Before we dive into more details, let's take a moment to review some of the
basic functionality in the `origami` `R` package. The main workhorse function in
`origami` is `cross_validate()`. To start off, the user must define the fold
structure and a function that operates on each fold (this `cv_fun()`, in
`origami`'s parlance, usually dictates how the candidate learning algorithm is
trained and its predictions validated).

Once passed to `cross_validate()`, the workhorse function will iteratively apply
the specified function (i.e., `cv_fun()`) to each fold, combining the
fold-specific results in a meaningful way. We will see this in action in later
sections --- for now, we provide specific details on each each step of this
process below.

### (1) Define folds

The `folds` object passed to `cross_validate` is a `list` of folds; such `list`
objects are generated using the `make_folds()` helper function. Each fold
consists of a `list` with a `"training"` index vector, a `"validation"` index
vector, and a `"fold_index"` (its order in the overall `list` of folds). The
`make_folds()` function supports a variety of cross-validation schemes,
described in the preceding section. The `make_folds()` function can also ensure
balance across levels of a given variable (through the `strata_ids` arguments),
and it can also keep all observations on the same independent unit together (via
the `cluster_ids` argument).

### (2) Define the fold function

The `cv_fun` argument to `cross_validate()` is a custom function that performs
some operation on each fold (again, _usually_ this specifies the training of the
candidate learning algorithm and its evaluation on a given training/validation
split, i.e., in a single fold).  The first argument to this function is the
`fold`, which specifies the indices of the units in a given training/validation
split (note that this first argument is automatically passed to the `cv_fun()`
by `cross_validate()`, which queries the folds object from `make_folds()` in
doing so).  Additional arguments can be passed to the `cv_fun()` through the
`...` argument to `cross_validate()`.  Within this function, the convenience
functions `training()`, `validation()` and `fold_index()` can be used to return
the various components of a fold object.  When the `training()` or
`validation()` functions are passed an object of a particular class, they will
index that object in a sensible way.  For instance, if the input object is a
vector, these helper functions will index the vector directly, but if the input
object is a `data.frame` or `matrix`, these functions will automatically index
the rows.  This allows the user to easily partition data into training and
validation sets. The fold function must return a named `list` of results
containing whatever fold-specific outputs are desired.

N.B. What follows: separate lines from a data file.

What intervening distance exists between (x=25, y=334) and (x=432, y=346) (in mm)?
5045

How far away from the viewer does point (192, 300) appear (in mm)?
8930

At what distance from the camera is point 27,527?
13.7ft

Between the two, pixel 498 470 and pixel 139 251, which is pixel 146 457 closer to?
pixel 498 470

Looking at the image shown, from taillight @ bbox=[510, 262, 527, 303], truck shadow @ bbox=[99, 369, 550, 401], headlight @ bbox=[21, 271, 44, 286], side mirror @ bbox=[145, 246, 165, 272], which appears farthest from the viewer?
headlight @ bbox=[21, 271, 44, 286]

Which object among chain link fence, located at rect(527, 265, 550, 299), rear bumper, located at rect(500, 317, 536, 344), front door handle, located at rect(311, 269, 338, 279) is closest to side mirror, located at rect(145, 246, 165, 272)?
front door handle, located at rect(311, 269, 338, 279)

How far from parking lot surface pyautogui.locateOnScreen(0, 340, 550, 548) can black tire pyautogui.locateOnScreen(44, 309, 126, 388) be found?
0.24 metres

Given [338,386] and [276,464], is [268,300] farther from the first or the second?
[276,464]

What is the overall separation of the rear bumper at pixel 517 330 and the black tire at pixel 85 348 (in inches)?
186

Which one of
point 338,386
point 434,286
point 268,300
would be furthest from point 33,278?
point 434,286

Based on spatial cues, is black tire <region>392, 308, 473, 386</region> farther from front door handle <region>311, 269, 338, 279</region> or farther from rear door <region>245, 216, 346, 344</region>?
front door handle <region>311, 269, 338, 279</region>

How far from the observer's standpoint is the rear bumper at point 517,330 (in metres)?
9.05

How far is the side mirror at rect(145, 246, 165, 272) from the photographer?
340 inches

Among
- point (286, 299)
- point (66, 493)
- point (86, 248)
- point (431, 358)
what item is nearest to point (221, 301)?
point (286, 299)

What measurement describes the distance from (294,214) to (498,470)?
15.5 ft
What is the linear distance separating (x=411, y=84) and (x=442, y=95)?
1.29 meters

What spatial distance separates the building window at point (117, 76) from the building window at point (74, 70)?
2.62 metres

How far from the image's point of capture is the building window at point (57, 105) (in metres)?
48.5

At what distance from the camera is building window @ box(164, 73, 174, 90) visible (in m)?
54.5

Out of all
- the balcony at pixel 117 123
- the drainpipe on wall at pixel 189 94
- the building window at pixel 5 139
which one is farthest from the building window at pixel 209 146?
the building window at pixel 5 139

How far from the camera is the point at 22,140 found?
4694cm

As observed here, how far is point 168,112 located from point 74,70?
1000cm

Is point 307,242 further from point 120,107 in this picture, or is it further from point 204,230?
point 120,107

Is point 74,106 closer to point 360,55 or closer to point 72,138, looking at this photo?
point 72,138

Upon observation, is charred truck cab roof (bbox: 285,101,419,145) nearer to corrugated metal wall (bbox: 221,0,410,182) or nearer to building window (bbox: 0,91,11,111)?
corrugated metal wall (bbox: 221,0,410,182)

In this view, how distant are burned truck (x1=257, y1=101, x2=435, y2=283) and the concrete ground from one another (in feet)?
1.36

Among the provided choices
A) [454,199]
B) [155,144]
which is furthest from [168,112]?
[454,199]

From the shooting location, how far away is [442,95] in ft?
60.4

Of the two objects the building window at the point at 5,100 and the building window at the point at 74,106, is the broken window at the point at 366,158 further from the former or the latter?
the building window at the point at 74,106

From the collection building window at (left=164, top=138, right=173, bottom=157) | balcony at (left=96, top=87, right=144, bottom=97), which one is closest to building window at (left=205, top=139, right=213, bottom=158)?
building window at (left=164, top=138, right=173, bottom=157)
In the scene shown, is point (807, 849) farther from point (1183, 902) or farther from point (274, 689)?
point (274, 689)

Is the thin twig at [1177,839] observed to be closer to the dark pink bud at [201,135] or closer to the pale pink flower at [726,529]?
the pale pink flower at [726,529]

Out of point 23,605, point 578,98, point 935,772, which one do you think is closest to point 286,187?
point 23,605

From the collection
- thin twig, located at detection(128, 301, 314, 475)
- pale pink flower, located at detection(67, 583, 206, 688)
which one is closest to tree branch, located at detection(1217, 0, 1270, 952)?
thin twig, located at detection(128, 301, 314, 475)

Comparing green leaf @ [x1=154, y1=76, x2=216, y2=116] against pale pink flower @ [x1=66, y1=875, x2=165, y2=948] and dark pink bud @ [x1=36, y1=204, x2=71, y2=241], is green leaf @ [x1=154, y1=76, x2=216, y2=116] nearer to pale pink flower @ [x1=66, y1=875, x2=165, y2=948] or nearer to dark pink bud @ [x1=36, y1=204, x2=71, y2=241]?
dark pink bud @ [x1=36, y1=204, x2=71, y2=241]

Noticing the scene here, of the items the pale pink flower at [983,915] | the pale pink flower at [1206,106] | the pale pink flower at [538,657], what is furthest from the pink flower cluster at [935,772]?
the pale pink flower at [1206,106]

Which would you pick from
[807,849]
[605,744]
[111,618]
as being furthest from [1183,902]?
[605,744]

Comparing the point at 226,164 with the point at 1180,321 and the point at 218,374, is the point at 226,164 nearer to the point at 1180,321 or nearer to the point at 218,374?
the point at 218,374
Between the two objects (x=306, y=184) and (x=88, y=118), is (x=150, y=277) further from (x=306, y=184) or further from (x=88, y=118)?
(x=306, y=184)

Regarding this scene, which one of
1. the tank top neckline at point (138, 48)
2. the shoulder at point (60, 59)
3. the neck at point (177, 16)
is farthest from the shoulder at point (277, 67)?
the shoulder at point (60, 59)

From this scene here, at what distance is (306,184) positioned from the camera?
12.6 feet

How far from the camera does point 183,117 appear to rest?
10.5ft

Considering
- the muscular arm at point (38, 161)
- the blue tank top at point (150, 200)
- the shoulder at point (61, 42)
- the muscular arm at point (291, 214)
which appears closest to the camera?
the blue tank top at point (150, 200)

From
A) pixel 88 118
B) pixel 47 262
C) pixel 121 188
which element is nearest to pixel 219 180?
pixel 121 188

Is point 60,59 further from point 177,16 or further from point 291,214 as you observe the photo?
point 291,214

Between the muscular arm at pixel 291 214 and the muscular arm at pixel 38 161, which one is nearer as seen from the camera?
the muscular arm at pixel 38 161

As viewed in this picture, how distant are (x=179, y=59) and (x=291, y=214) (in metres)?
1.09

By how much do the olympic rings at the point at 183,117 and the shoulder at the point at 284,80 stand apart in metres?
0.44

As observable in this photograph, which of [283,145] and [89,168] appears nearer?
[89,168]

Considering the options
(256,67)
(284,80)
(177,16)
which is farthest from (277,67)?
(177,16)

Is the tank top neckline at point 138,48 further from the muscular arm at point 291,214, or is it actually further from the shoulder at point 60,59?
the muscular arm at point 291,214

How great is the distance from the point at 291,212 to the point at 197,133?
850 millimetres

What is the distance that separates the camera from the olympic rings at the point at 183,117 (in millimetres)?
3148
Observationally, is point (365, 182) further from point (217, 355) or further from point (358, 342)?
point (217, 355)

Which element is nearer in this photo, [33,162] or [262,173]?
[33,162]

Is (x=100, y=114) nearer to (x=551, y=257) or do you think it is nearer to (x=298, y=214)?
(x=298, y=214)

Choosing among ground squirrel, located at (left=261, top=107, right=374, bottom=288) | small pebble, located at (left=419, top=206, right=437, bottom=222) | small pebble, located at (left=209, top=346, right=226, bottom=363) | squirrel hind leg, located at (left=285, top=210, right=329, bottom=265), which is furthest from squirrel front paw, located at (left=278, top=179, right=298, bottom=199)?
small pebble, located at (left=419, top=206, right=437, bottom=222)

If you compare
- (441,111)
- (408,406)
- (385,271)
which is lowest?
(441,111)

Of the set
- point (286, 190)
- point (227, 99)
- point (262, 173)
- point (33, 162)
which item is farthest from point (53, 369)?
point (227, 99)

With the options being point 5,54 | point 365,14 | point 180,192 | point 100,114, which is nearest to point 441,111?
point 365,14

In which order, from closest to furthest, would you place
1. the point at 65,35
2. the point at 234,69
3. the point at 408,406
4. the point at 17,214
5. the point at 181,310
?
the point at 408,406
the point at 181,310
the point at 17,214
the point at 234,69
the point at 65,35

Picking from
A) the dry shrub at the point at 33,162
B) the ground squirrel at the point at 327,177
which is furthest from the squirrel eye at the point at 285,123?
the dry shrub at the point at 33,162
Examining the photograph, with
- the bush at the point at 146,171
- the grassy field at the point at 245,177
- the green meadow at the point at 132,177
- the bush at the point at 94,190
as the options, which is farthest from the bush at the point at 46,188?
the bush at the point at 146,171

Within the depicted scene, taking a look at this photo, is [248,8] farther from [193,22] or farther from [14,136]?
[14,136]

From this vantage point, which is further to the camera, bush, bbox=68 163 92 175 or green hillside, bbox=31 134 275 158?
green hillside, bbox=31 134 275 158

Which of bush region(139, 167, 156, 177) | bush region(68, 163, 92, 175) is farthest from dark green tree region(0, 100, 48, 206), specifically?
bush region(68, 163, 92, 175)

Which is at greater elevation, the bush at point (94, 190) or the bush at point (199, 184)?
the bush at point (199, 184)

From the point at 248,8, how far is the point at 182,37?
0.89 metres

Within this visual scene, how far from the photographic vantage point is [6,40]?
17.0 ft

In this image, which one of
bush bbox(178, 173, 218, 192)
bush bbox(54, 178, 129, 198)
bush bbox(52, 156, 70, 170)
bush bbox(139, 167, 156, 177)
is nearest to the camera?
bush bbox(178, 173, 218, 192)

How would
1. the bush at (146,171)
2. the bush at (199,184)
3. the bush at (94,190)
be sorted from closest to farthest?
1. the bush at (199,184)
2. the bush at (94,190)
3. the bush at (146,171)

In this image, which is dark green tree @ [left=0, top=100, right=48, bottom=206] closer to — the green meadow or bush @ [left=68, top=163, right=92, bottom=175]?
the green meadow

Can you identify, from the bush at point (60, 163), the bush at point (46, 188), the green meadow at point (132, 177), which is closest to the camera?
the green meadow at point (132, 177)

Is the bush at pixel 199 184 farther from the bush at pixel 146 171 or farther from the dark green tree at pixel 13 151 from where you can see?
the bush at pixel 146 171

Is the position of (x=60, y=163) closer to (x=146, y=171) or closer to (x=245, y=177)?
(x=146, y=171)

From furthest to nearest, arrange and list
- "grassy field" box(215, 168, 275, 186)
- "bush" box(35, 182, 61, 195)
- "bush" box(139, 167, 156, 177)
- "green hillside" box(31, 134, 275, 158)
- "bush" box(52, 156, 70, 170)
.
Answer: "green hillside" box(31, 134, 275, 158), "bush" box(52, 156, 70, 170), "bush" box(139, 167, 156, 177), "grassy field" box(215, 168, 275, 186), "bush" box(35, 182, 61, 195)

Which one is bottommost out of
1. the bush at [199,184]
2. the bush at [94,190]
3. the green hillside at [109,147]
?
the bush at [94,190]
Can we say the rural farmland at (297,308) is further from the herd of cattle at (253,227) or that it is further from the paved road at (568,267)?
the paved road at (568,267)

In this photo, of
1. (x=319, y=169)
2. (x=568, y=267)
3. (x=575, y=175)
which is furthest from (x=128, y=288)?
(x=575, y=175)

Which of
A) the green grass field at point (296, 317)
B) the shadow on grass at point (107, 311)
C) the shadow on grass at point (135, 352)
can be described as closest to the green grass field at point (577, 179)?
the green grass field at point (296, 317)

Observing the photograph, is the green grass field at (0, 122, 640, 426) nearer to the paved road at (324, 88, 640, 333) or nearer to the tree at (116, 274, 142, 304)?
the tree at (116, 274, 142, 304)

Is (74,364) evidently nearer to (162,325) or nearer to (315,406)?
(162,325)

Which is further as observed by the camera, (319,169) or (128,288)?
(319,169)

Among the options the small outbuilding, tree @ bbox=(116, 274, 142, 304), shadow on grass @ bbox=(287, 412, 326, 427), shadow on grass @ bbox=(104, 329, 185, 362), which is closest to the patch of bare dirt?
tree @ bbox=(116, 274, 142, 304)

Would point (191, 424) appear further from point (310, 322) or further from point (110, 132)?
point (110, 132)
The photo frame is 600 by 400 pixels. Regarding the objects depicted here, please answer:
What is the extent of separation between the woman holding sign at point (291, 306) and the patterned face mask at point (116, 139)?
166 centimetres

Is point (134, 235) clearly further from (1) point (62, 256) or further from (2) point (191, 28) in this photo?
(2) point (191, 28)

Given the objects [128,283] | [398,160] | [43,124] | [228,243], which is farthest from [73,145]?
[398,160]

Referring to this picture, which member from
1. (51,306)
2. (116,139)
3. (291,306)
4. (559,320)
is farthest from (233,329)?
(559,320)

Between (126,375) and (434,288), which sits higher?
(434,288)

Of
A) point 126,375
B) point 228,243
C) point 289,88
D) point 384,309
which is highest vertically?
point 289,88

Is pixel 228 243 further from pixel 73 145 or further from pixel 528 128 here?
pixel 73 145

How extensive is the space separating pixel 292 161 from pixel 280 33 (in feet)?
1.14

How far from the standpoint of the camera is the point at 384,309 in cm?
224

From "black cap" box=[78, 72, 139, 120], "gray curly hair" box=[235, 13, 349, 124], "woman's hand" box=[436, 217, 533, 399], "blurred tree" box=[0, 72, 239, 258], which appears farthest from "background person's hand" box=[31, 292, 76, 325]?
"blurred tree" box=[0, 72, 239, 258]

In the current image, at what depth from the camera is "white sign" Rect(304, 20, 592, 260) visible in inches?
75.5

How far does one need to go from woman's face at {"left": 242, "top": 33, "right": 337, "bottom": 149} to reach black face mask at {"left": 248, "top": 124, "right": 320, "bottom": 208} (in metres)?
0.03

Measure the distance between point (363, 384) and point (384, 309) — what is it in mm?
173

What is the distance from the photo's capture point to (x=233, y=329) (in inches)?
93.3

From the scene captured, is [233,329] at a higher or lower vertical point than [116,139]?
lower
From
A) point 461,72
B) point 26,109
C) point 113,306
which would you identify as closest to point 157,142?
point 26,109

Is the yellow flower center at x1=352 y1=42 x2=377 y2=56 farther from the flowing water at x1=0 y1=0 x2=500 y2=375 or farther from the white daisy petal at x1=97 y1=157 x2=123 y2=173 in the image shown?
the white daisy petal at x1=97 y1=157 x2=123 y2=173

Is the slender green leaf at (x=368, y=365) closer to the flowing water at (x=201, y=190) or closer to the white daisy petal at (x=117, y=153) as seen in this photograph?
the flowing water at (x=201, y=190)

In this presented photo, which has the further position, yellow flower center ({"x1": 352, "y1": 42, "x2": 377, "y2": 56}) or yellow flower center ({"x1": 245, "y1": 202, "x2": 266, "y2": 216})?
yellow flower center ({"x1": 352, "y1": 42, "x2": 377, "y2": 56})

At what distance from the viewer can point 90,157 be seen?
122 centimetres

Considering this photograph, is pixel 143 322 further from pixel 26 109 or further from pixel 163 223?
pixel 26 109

### (3) Apply `cross_validate()`

After defining the folds, the `cross_validate()` function can be used to map the
`cv_fun()` across the `folds`; internally, this uses either `lapply()` or
`future_lapply()` (a parallelized variant of the same).  In this way,
`cross_validate()` can be easily parallelized by specifying a parallelization
scheme (i.e., a `plan` from the [future parallelization framework for
`R`](https://Cran.R-project.org/package=future) [@bengtsson2021unifying]). The
application of `cross_validate()` generates a list of results, matching the
customized `list` specified in the relevant `cv_fun()`. As noted above, each
call to `cv_fun()` itself returns a `list` of results, with different named
slots for each type of result we wish to store.  The main `cross_validate()`
loop generates a `list` of these individual, fold-specific `list`s of results (a
`list` of `list`s or "meta-list"). Internally, this "meta-list" is cleaned up
(by concatenation) such that only a single slot per type of result specified by
the `cv_fun()` is returned (this too is a `list` of the results for each fold).
By default, the `combine_results()` helper function is used to combine the
individual, fold-specific `list`s of results in a sensible manner. How results
are combined is determined automatically by examining the data types of the
results from the first fold. This can be modified by specifying a `list` of
arguments in the `.combine_control` argument.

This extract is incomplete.